* WORK INSTRUCTION
Print, word for word, the line containing "Mrs Joan Higginson." and all lines beneath it to the end of the entries below. Pictures do not belong in the copy.

* AVAILABLE RECORDS
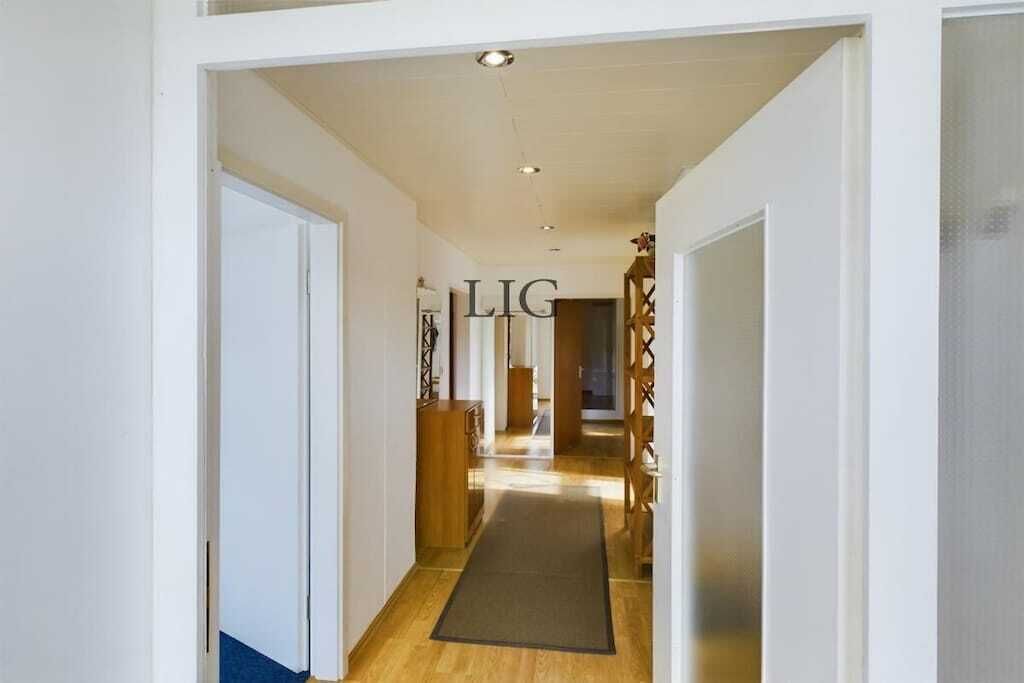 A hallway with a wooden floor, a rug, and a door with the text 'LIG' on it.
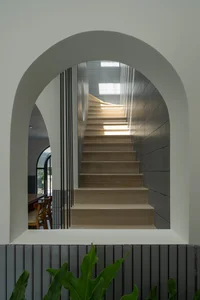 Elegant 2-Story Townhouse Design Featuring Stunning Arched Architectural Accents - image 4
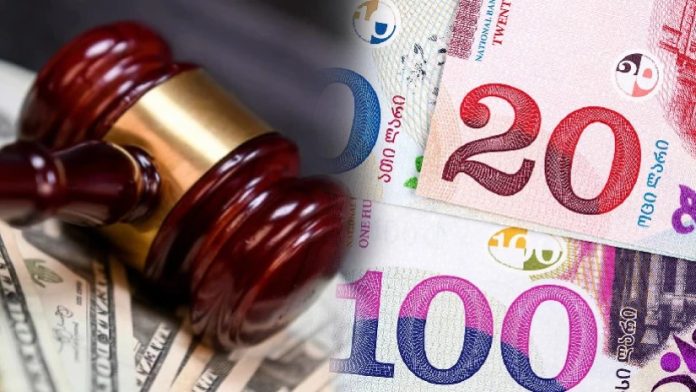 Judicial gavel resting on piles of cash, conveying a legal ruling related to money/assets.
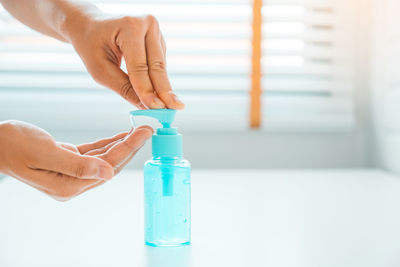 Close-up of hand holding bottle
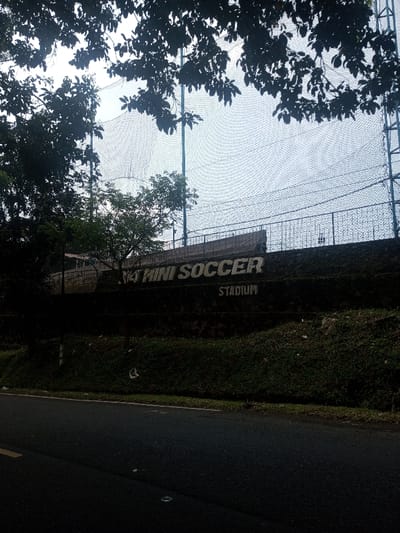 This image depicts an outdoor scene in Niz Lakuk, India, showing a ground-level view of a sports facility. The foreground features a dark asphalt road with a partial yellow demarcation line on its left edge. Adjacent to the road, a dark green, uneven earth embankment slopes upwards, covered in grass and some light debris. Overhanging dark, silhouetted tree foliage frames the upper left and top portions of the image.

In the midground, a weathered, multi-tiered concrete or stone retaining wall is prominent. Painted on this wall in white capital letters are the words "45 MINI SOCCER" in a large font, with "STADIUM" positioned directly below in a smaller font. The wall exhibits signs of aging, including dark stains and patches of moss. Above the retaining wall, a dark metal railing runs horizontally.

Beyond the railing and extending upwards, a large, black, fine-mesh netting structure is visible, supported by several vertical poles. This netting encloses what is presumed to be a sports field. The sky, partially visible through the netting and foliage, appears bright and overcast, providing diffused illumination to the scene. No individuals or active subjects are present in the image.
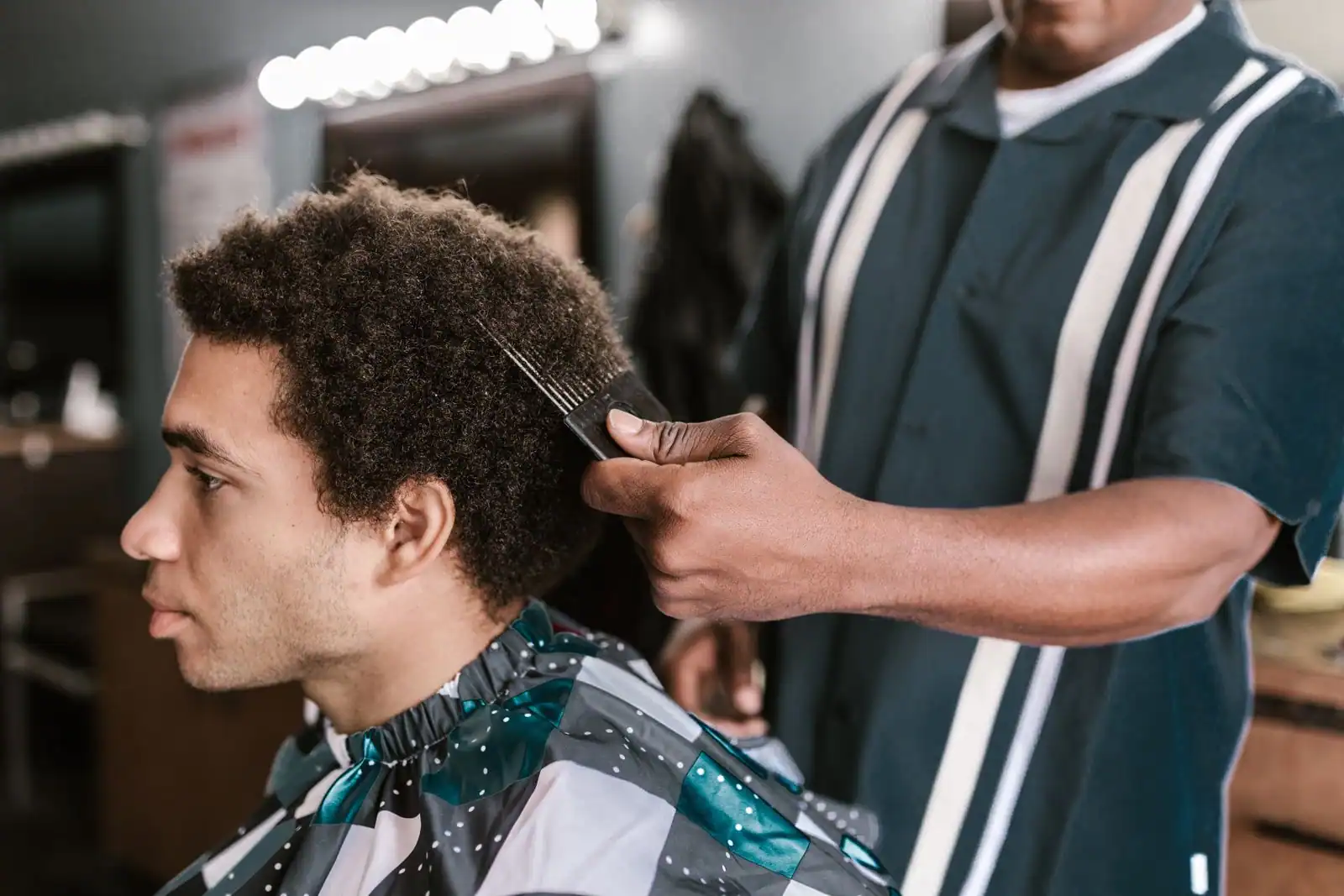 Client dans un salon de coiffure pendant une coupe dégradée réalisée par un barbier.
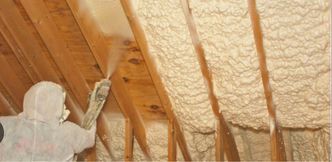 A man is spraying foam on the ceiling of a house.
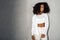 Freestyle. African girl in white outfit with bare belly standing isolated on gray looking aside pensive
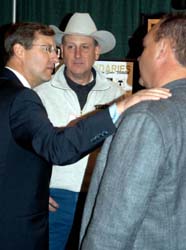 Senator Conrad meets with North Dakota residents Jeff Stewart (center) and Woody Barth at Marketplace 2004.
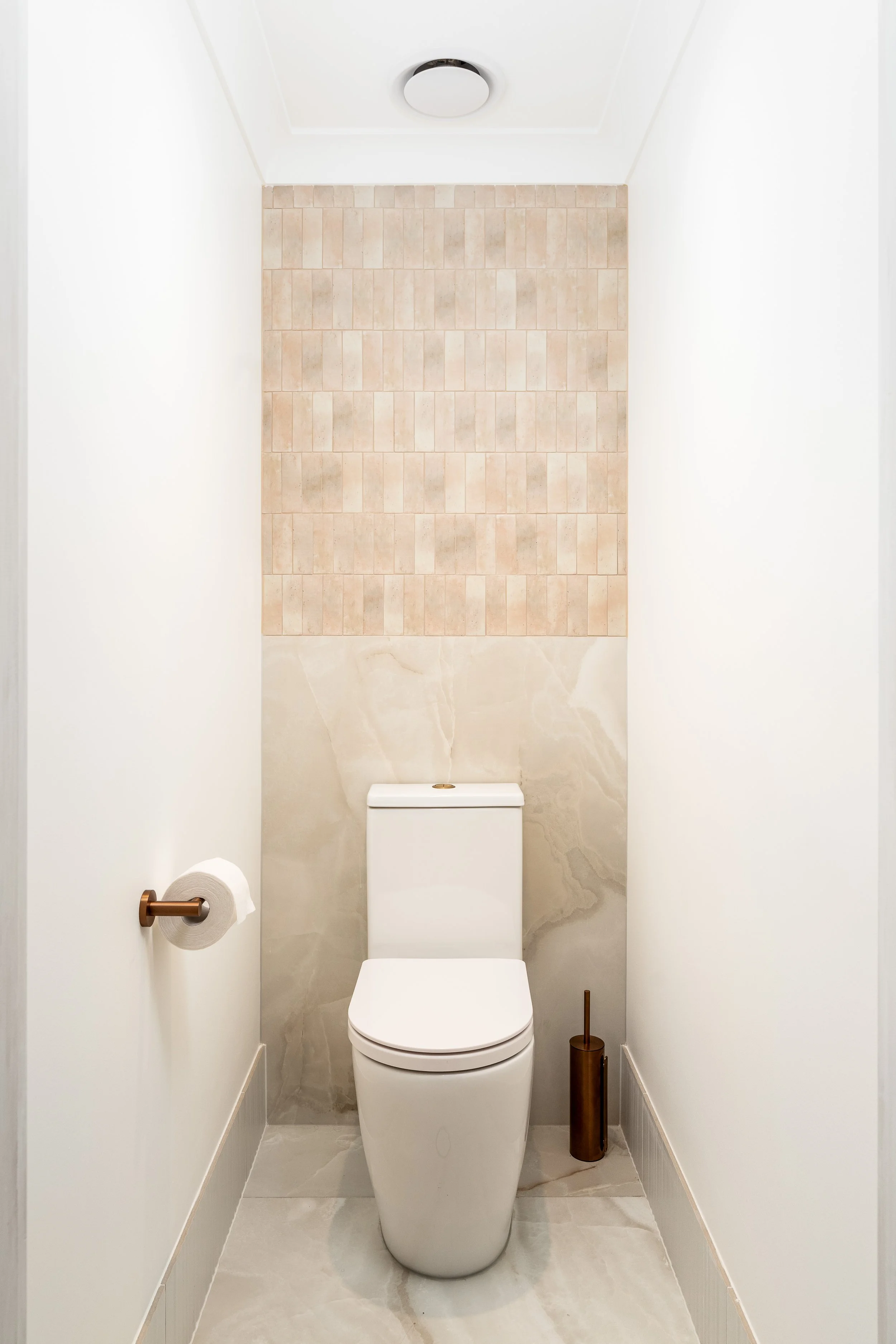 Small bathroom with modern toilet, beige tile wall behind it, white walls, and marble floor, with a brown toilet brush holder and a white toilet paper holder with a roll of toilet paper.
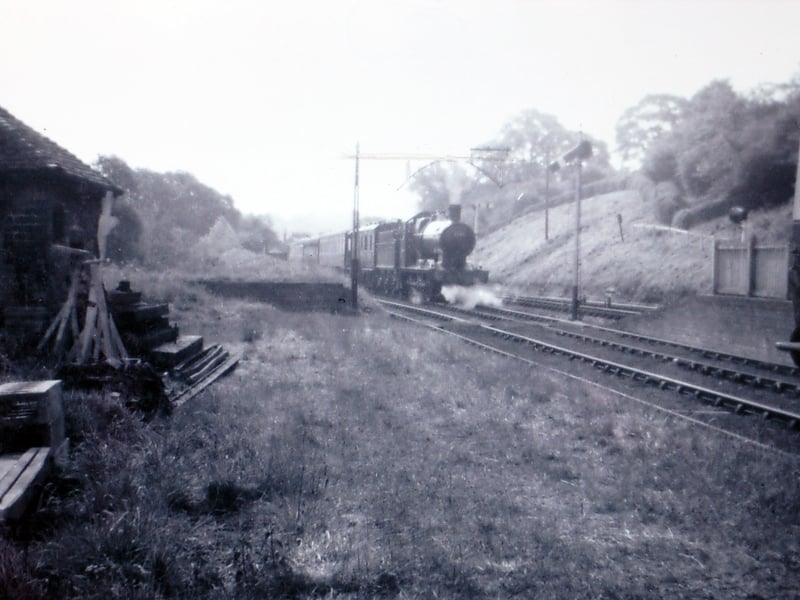 "Worcester 'Collett' 0-6-0 No. 2241 in the sidings at Coalport having just arrived with the special train carrying the Duchess of Kent on board, Monday, May 27, 1957. The next day, after an overnight stop, the train took the Duchess to Bridgnorth for her official visit to the town. On the left is the former weighbridge office which in 1941/42 was reinforced with concrete and used as a pill box to guard the river crossing and ammunition trains." It's another picture originally from Mrs Joan Higginson.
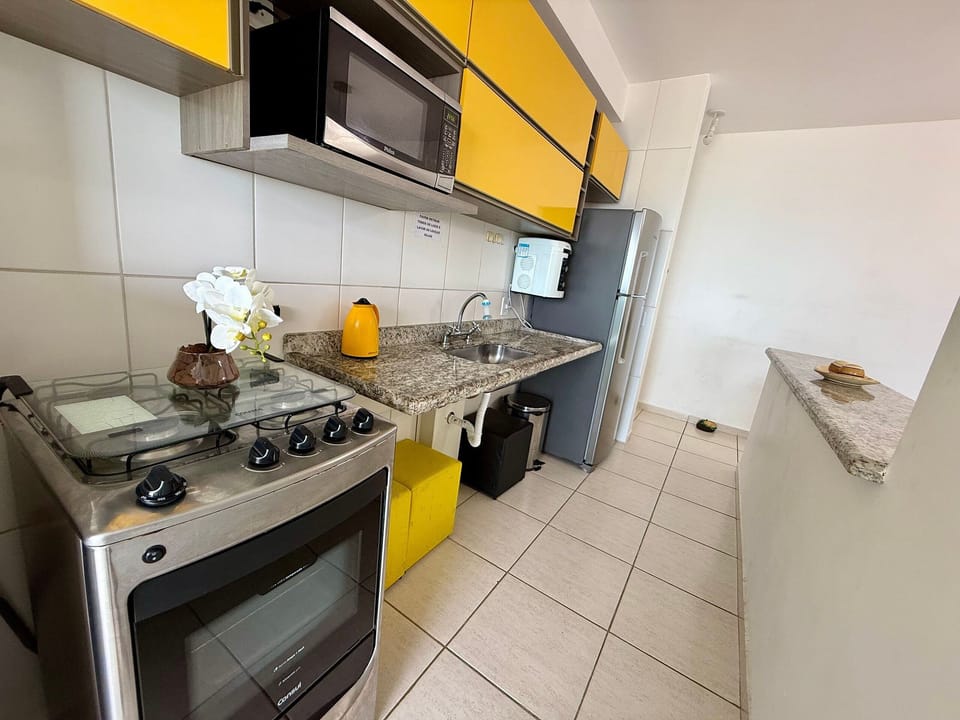 Panoramic Apartment | Private kitchen | Fridge, cookware/dishes/utensils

* OUTPUT OF THE TASK
 "Worcester 'Collett' 0-6-0 No. 2241 in the sidings at Coalport having just arrived with the special train carrying the Duchess of Kent on board, Monday, May 27, 1957. The next day, after an overnight stop, the train took the Duchess to Bridgnorth for her official visit to the town. On the left is the former weighbridge office which in 1941/42 was reinforced with concrete and used as a pill box to guard the river crossing and ammunition trains." It's another picture originally from Mrs Joan Higginson.
 Panoramic Apartment | Private kitchen | Fridge, cookware/dishes/utensils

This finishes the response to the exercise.